Johnson also added, that the point of the process is to make the children as comfortable as possible, because this experience, is often, very new to them.
She recalled a story that a pervious traveller had told her about his own personal experiences with the trip.
"He was taking the pictures, and as he would take the pictures he would tell the children to smile. However, in this country, every time he said the word smile, the children would look around, confused, and walk towards him," she laughed. "He kept thinking, what the heck am I saying that's making them come. And apparently the word smile, sounds a lot like the word come here in their language. So while he wanted them to smile, they thought he was asking them to move towards him."
Because the charity has a zero overhead policy -- that is, it is completely operated by volunteers -- Johnson is paying for the trip and its expenses from her own pocket.

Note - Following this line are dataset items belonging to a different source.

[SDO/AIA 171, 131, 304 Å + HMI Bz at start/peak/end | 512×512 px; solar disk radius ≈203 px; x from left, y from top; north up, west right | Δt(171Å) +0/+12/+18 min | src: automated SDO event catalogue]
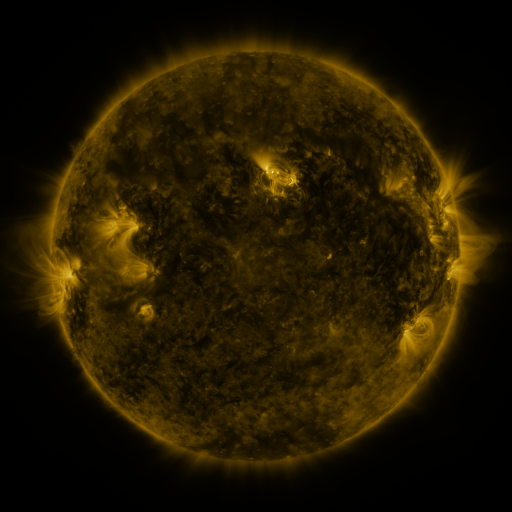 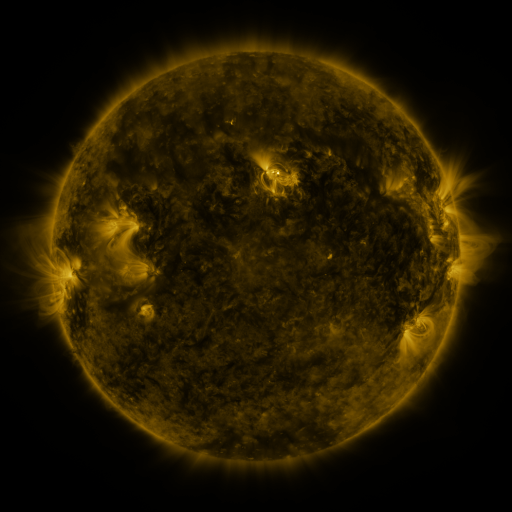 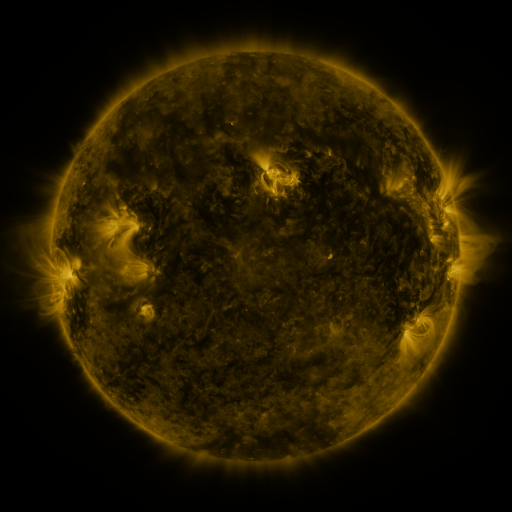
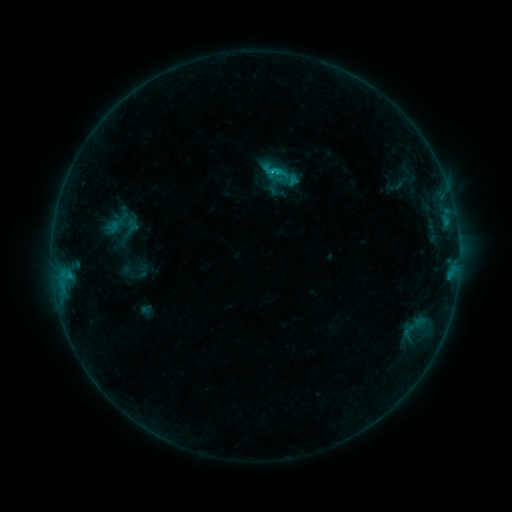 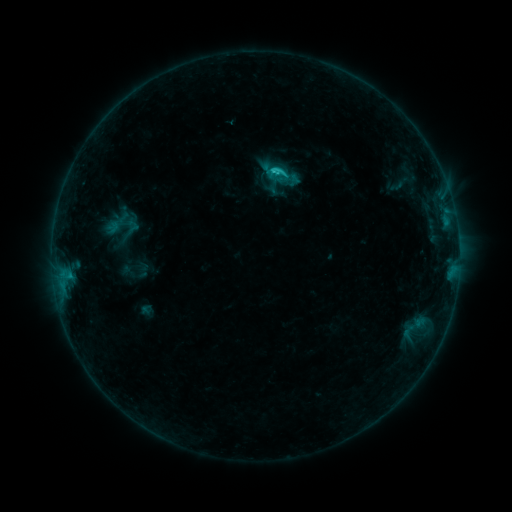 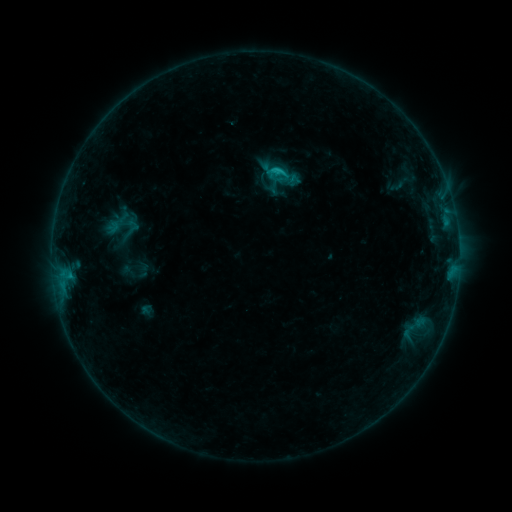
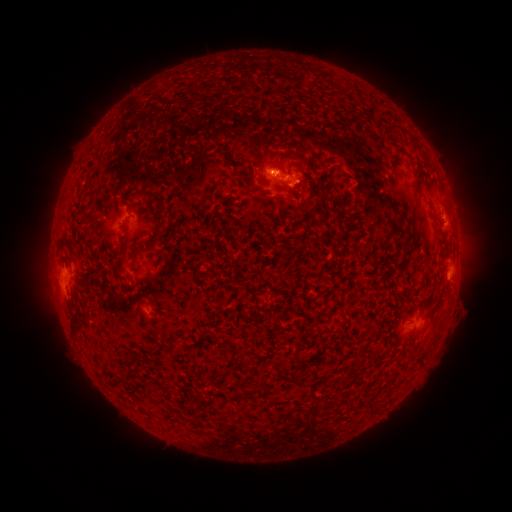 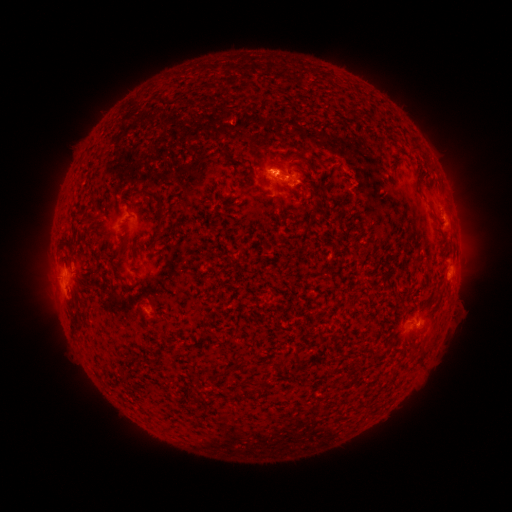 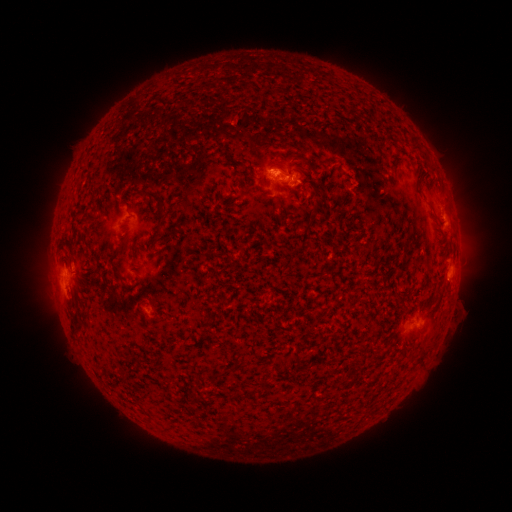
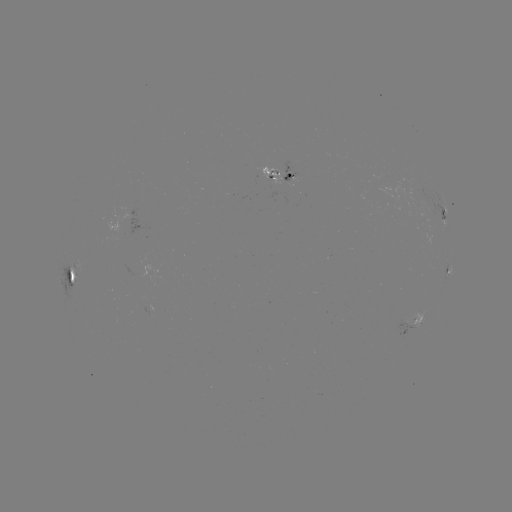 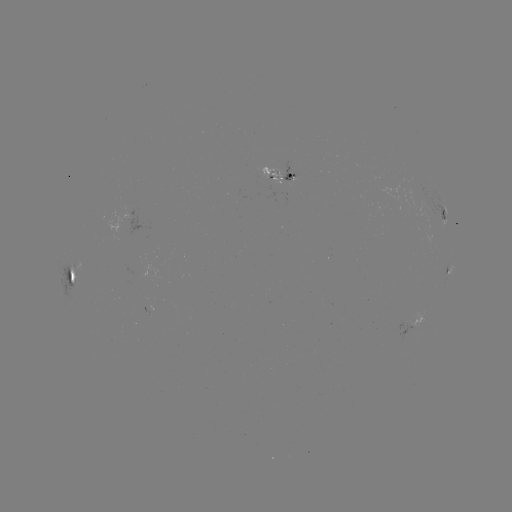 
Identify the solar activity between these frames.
C1.2 flare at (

"I've always been a traveller. I think that traveling for the sake of travelling is great, but I think travelling for a cause is just something totally different. That's why I'm going," she explained.
Johnson applied for the volunteer trip a year-and-a-half ago. She was accepted in March.
She first heard about the charity from an announcement made at her church, and she has supported it, ever since.
"It's one of the quiet charities that I want to give my attention to, so that it won't be forgotten," said Johnson. "It's simple, no one phones you and no one knows how much money you donated."
The charity was founded by Margaret and Murray Dryden in 1970. Murray realized that a bed should be the basic right of every child, during the Great Depression, when he slept many nights without a bed. Since 1970, the charity has raised more than $20 million for bed-kits for more than 900,000 children in 32 countries.